A night can stretch very long when you are awaiting news. Tatiana's appointment was scheduled for 9AM (2AM my time). I had plenty of things to occupy my hands as the minutes dragged by and kept up a steady stream of prayers as well.
I texted a quick message to Tatiana minutes before her appointment time assuring her of my prayers and my love. As the clock inched closer to the 2AM mark, the tension seemed to rise around me. At 2:13AM our coordinator messaged me to let me know Tatiana had checked in and promised to call me when the appointment was finished. "Lord...!" I pleaded.

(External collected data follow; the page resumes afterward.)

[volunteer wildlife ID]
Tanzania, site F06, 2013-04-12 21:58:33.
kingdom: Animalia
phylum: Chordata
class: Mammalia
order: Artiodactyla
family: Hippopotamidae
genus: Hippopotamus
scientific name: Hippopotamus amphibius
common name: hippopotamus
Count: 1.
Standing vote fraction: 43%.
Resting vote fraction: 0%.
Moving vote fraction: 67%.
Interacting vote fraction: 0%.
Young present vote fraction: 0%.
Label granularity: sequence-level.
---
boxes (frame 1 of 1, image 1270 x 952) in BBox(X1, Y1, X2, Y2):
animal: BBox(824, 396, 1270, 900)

A full-fledged battle broke out in my mind. Doubts and promises dueled for supremacy. I reviewed the events of the last 5.5 months. All I could see was how God had led us step by step to this moment in time. Was it all for nothing? Would God lead us down this path only to disappoint? As time passed, I whispered, pleaded, and begged God for VISA approval. Finally, in obedience, I humbly submitted my will to His, asking only for strength to withstand the disappointment, should it come.

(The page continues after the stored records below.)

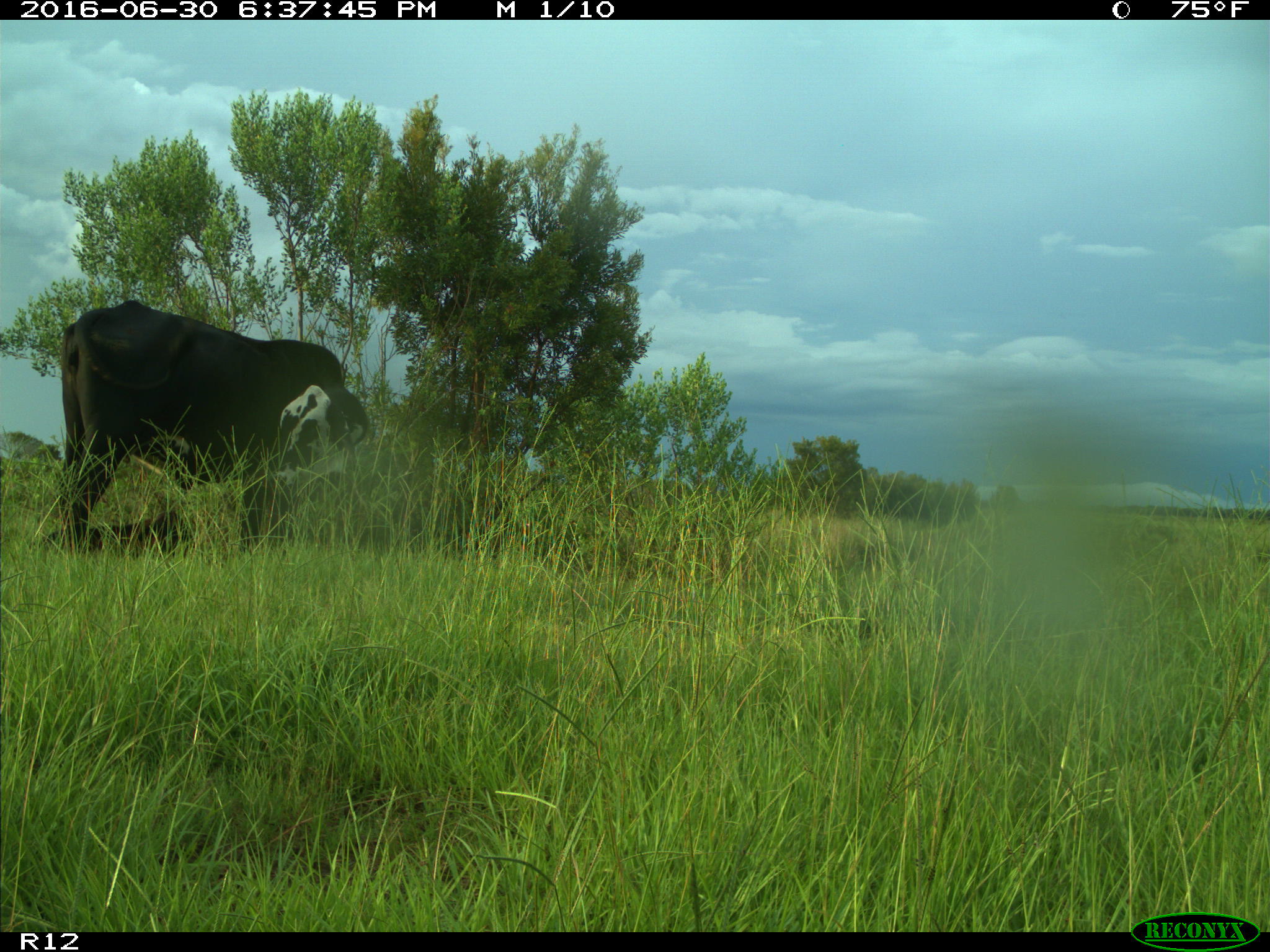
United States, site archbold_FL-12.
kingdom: Animalia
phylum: Chordata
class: Mammalia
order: Artiodactyla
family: Bovidae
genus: Bos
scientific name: Bos taurus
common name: domestic cow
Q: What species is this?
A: Bos taurus (domestic cow).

Ten minutes, twenty minutes, thirty minutes passed. How long do VISA interviews last? I wondered. I could no longer keep my hands busy. They were clasped too tightly in prayer.
At 3:20 the phone rang. I knew without looking who it was. "Hello?"
Was it my wild, wee-hour-of-the-morning imagination or did our coordinator sound as if she was smiling? She rattled off the preliminaries, none of which I can remember now, and then took a breath. My heart stopped. My body froze. And then I heard it, "Well, Tatiana is VISA approved!"
I thought I would faint. I laughed. I cried. I danced. I clapped my hands for joy!
We had arrived at this moment and God had carried us through.
At last, my solo celebration wound down, and I finally slipped back into my bed and allowed sleep to carry me away. But, don't think for a moment that I ever stopped smiling!